WHAT TO DO:
Return all the entries exactly. No pictures.
++++++++++
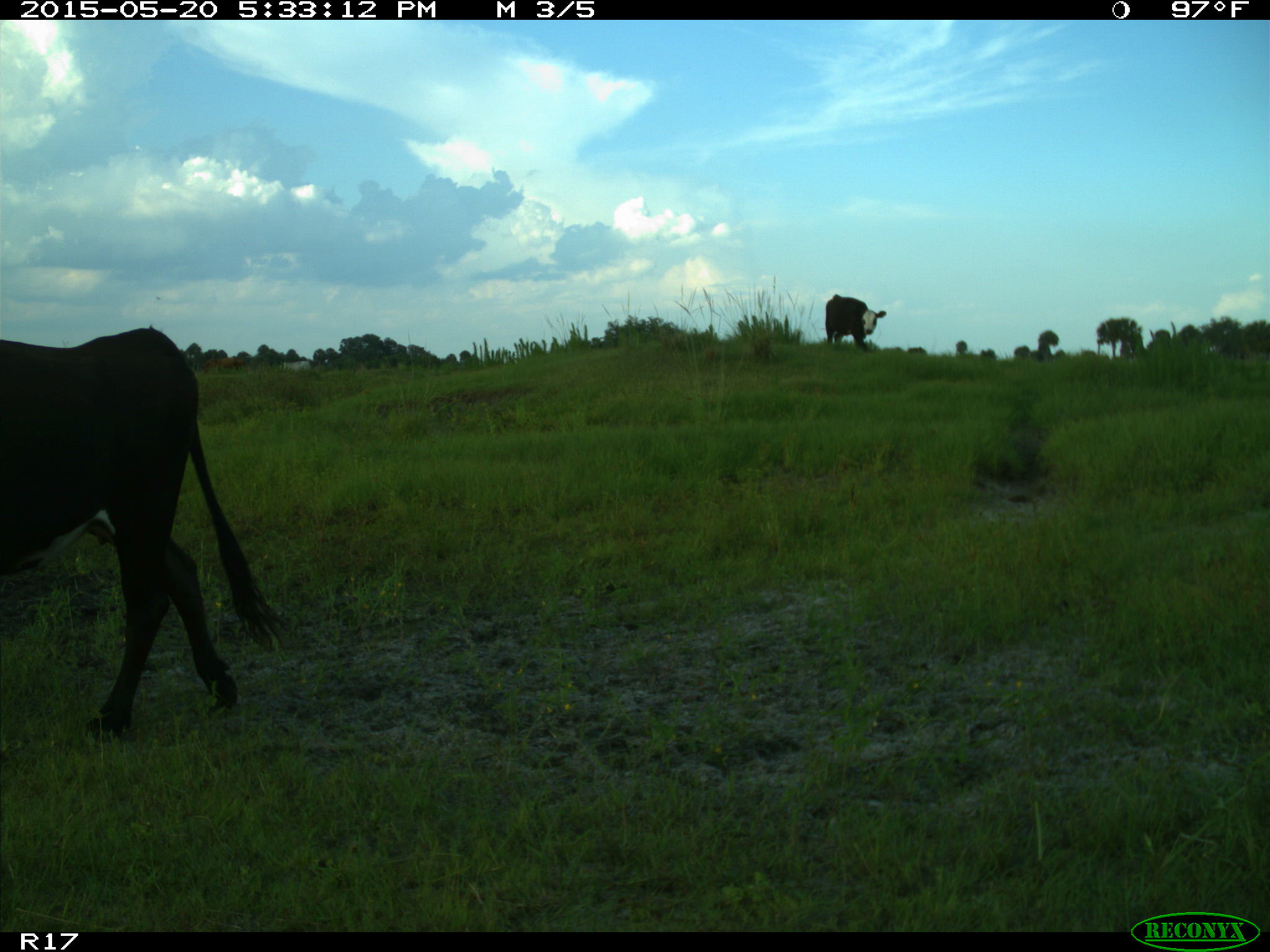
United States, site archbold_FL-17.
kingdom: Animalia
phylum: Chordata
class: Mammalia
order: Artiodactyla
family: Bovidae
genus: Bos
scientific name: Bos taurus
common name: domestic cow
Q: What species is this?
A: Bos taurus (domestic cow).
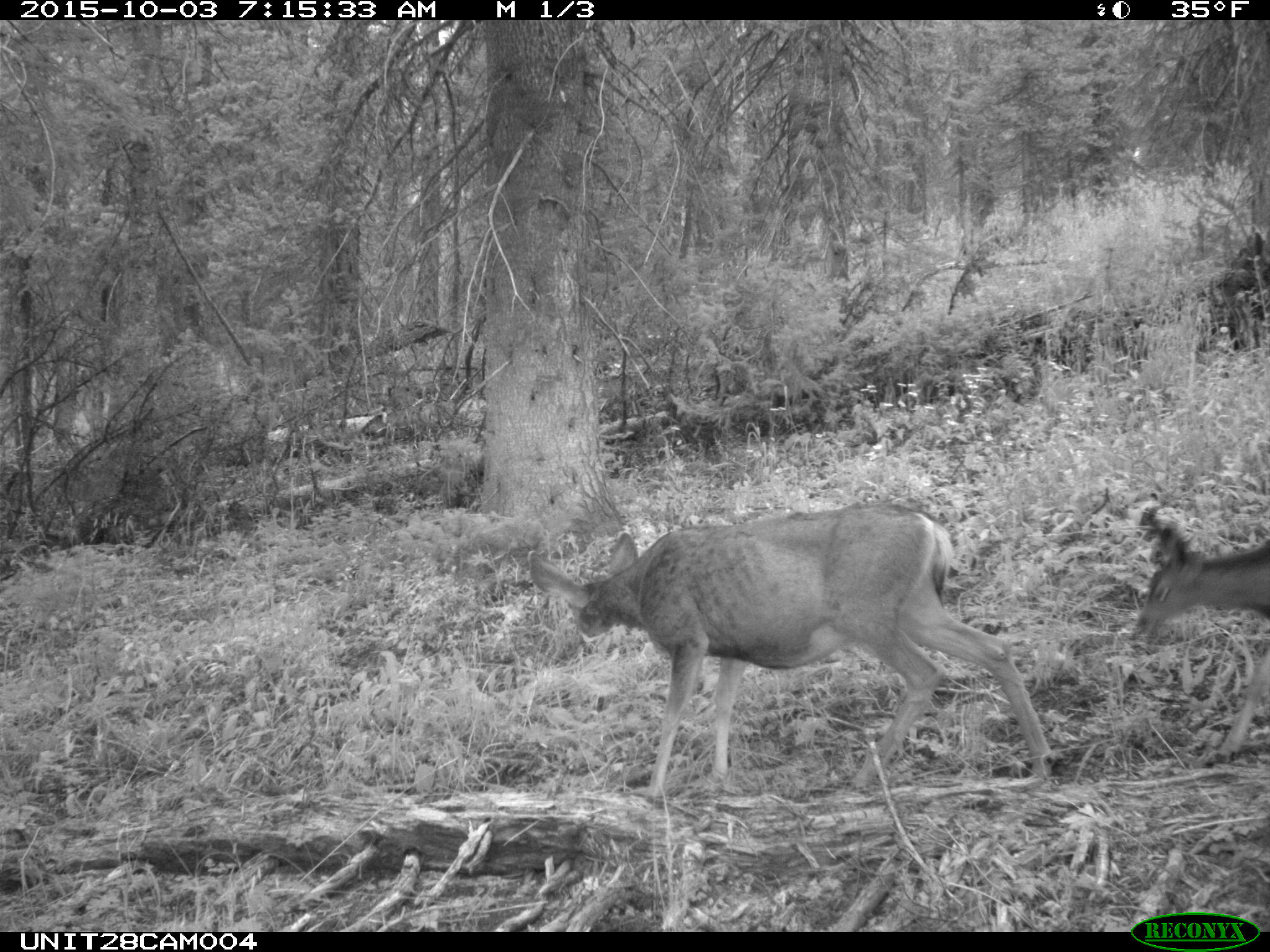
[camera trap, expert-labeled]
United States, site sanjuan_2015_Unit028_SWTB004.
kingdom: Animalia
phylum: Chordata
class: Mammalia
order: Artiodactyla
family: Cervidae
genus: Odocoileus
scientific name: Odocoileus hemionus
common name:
++++++++++
EXERCISE ANSWER:
United States, site archbold_FL-17.
kingdom: Animalia
phylum: Chordata
class: Mammalia
order: Artiodactyla
family: Bovidae
genus: Bos
scientific name: Bos taurus
common name: domestic cow
Q: What species is this?
A: Bos taurus (domestic cow).
[camera trap, expert-labeled]
United States, site sanjuan_2015_Unit028_SWTB004.
kingdom: Animalia
phylum: Chordata
class: Mammalia
order: Artiodactyla
family: Cervidae
genus: Odocoileus
scientific name: Odocoileus hemionus
common name:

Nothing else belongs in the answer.